» **What is expected**: Reproduce every record precisely, leaving no line out.

» **Data for the task**:
BEGIN

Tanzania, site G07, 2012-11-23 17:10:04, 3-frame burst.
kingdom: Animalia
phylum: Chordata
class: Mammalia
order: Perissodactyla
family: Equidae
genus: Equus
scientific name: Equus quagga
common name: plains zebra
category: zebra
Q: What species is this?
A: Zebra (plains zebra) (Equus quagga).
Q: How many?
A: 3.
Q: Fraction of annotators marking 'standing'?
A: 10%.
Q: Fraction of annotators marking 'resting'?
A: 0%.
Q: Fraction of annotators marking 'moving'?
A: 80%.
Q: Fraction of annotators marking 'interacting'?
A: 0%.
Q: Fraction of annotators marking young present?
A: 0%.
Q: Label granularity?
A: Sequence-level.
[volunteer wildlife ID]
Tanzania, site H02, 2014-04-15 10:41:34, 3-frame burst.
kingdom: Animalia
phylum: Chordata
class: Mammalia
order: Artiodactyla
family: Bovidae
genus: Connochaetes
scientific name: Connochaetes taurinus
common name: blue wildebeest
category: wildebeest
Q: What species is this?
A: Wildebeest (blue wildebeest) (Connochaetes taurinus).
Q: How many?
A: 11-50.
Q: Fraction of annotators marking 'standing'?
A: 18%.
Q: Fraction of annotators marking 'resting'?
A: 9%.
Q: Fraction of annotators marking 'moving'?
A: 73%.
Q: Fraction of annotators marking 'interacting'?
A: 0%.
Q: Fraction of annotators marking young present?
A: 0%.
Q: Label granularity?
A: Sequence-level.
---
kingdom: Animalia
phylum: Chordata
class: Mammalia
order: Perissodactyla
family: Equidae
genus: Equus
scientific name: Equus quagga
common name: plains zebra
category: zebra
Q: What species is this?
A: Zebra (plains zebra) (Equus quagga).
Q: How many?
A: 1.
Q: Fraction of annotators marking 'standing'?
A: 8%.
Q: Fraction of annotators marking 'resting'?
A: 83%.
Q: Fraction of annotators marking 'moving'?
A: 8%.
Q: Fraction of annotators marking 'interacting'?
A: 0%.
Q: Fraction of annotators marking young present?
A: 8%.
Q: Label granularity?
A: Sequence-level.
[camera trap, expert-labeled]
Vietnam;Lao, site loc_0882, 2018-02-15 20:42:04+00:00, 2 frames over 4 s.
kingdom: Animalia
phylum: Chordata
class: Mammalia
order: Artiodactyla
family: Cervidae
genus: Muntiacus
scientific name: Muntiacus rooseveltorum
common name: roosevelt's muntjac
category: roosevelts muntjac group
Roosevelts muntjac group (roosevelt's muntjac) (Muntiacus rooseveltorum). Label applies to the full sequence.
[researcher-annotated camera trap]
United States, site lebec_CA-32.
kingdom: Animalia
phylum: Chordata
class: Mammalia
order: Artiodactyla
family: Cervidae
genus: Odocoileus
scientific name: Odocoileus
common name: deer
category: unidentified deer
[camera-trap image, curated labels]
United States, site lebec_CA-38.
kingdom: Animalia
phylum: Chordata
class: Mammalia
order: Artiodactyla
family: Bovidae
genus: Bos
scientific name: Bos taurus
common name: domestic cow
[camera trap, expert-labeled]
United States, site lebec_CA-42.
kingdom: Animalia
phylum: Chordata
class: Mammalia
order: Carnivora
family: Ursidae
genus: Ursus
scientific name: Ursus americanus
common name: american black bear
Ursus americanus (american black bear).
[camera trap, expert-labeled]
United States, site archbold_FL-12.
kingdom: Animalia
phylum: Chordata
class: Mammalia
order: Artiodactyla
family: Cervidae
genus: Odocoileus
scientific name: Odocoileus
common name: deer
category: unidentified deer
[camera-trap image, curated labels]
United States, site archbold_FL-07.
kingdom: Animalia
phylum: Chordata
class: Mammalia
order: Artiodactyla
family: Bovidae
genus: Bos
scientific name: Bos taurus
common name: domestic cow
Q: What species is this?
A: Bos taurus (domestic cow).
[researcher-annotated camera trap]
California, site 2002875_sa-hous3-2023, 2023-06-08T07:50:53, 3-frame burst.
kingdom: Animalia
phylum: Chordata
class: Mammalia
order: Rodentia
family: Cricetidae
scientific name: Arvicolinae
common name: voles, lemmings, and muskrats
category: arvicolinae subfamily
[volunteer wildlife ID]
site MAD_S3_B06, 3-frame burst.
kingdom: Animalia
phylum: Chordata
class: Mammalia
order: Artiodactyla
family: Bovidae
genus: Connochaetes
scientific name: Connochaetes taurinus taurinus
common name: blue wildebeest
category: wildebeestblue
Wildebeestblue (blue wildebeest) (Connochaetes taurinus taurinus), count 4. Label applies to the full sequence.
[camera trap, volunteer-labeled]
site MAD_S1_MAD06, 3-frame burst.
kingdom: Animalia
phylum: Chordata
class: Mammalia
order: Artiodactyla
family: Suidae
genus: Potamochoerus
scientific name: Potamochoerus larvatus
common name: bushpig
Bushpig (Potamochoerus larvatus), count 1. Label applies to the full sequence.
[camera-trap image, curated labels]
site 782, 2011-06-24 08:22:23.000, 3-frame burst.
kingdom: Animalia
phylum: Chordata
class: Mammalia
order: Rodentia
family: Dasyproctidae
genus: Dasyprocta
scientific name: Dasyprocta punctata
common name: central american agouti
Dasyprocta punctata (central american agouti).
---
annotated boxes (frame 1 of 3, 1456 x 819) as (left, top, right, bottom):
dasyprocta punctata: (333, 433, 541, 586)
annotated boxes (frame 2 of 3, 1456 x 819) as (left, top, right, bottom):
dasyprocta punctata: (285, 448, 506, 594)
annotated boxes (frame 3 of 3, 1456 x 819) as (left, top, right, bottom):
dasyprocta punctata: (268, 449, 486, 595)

END

» **Written response**:
Tanzania, site G07, 2012-11-23 17:10:04, 3-frame burst.
kingdom: Animalia
phylum: Chordata
class: Mammalia
order: Perissodactyla
family: Equidae
genus: Equus
scientific name: Equus quagga
common name: plains zebra
category: zebra
Q: What species is this?
A: Zebra (plains zebra) (Equus quagga).
Q: How many?
A: 3.
Q: Fraction of annotators marking 'standing'?
A: 10%.
Q: Fraction of annotators marking 'resting'?
A: 0%.
Q: Fraction of annotators marking 'moving'?
A: 80%.
Q: Fraction of annotators marking 'interacting'?
A: 0%.
Q: Fraction of annotators marking young present?
A: 0%.
Q: Label granularity?
A: Sequence-level.
[volunteer wildlife ID]
Tanzania, site H02, 2014-04-15 10:41:34, 3-frame burst.
kingdom: Animalia
phylum: Chordata
class: Mammalia
order: Artiodactyla
family: Bovidae
genus: Connochaetes
scientific name: Connochaetes taurinus
common name: blue wildebeest
category: wildebeest
Q: What species is this?
A: Wildebeest (blue wildebeest) (Connochaetes taurinus).
Q: How many?
A: 11-50.
Q: Fraction of annotators marking 'standing'?
A: 18%.
Q: Fraction of annotators marking 'resting'?
A: 9%.
Q: Fraction of annotators marking 'moving'?
A: 73%.
Q: Fraction of annotators marking 'interacting'?
A: 0%.
Q: Fraction of annotators marking young present?
A: 0%.
Q: Label granularity?
A: Sequence-level.
---
kingdom: Animalia
phylum: Chordata
class: Mammalia
order: Perissodactyla
family: Equidae
genus: Equus
scientific name: Equus quagga
common name: plains zebra
category: zebra
Q: What species is this?
A: Zebra (plains zebra) (Equus quagga).
Q: How many?
A: 1.
Q: Fraction of annotators marking 'standing'?
A: 8%.
Q: Fraction of annotators marking 'resting'?
A: 83%.
Q: Fraction of annotators marking 'moving'?
A: 8%.
Q: Fraction of annotators marking 'interacting'?
A: 0%.
Q: Fraction of annotators marking young present?
A: 8%.
Q: Label granularity?
A: Sequence-level.
[camera trap, expert-labeled]
Vietnam;Lao, site loc_0882, 2018-02-15 20:42:04+00:00, 2 frames over 4 s.
kingdom: Animalia
phylum: Chordata
class: Mammalia
order: Artiodactyla
family: Cervidae
genus: Muntiacus
scientific name: Muntiacus rooseveltorum
common name: roosevelt's muntjac
category: roosevelts muntjac group
Roosevelts muntjac group (roosevelt's muntjac) (Muntiacus rooseveltorum). Label applies to the full sequence.
[researcher-annotated camera trap]
United States, site lebec_CA-32.
kingdom: Animalia
phylum: Chordata
class: Mammalia
order: Artiodactyla
family: Cervidae
genus: Odocoileus
scientific name: Odocoileus
common name: deer
category: unidentified deer
[camera-trap image, curated labels]
United States, site lebec_CA-38.
kingdom: Animalia
phylum: Chordata
class: Mammalia
order: Artiodactyla
family: Bovidae
genus: Bos
scientific name: Bos taurus
common name: domestic cow
[camera trap, expert-labeled]
United States, site lebec_CA-42.
kingdom: Animalia
phylum: Chordata
class: Mammalia
order: Carnivora
family: Ursidae
genus: Ursus
scientific name: Ursus americanus
common name: american black bear
Ursus americanus (american black bear).
[camera trap, expert-labeled]
United States, site archbold_FL-12.
kingdom: Animalia
phylum: Chordata
class: Mammalia
order: Artiodactyla
family: Cervidae
genus: Odocoileus
scientific name: Odocoileus
common name: deer
category: unidentified deer
[camera-trap image, curated labels]
United States, site archbold_FL-07.
kingdom: Animalia
phylum: Chordata
class: Mammalia
order: Artiodactyla
family: Bovidae
genus: Bos
scientific name: Bos taurus
common name: domestic cow
Q: What species is this?
A: Bos taurus (domestic cow).
[researcher-annotated camera trap]
California, site 2002875_sa-hous3-2023, 2023-06-08T07:50:53, 3-frame burst.
kingdom: Animalia
phylum: Chordata
class: Mammalia
order: Rodentia
family: Cricetidae
scientific name: Arvicolinae
common name: voles, lemmings, and muskrats
category: arvicolinae subfamily
[volunteer wildlife ID]
site MAD_S3_B06, 3-frame burst.
kingdom: Animalia
phylum: Chordata
class: Mammalia
order: Artiodactyla
family: Bovidae
genus: Connochaetes
scientific name: Connochaetes taurinus taurinus
common name: blue wildebeest
category: wildebeestblue
Wildebeestblue (blue wildebeest) (Connochaetes taurinus taurinus), count 4. Label applies to the full sequence.
[camera trap, volunteer-labeled]
site MAD_S1_MAD06, 3-frame burst.
kingdom: Animalia
phylum: Chordata
class: Mammalia
order: Artiodactyla
family: Suidae
genus: Potamochoerus
scientific name: Potamochoerus larvatus
common name: bushpig
Bushpig (Potamochoerus larvatus), count 1. Label applies to the full sequence.
[camera-trap image, curated labels]
site 782, 2011-06-24 08:22:23.000, 3-frame burst.
kingdom: Animalia
phylum: Chordata
class: Mammalia
order: Rodentia
family: Dasyproctidae
genus: Dasyprocta
scientific name: Dasyprocta punctata
common name: central american agouti
Dasyprocta punctata (central american agouti).
---
annotated boxes (frame 1 of 3, 1456 x 819) as (left, top, right, bottom):
dasyprocta punctata: (333, 433, 541, 586)
annotated boxes (frame 2 of 3, 1456 x 819) as (left, top, right, bottom):
dasyprocta punctata: (285, 448, 506, 594)
annotated boxes (frame 3 of 3, 1456 x 819) as (left, top, right, bottom):
dasyprocta punctata: (268, 449, 486, 595)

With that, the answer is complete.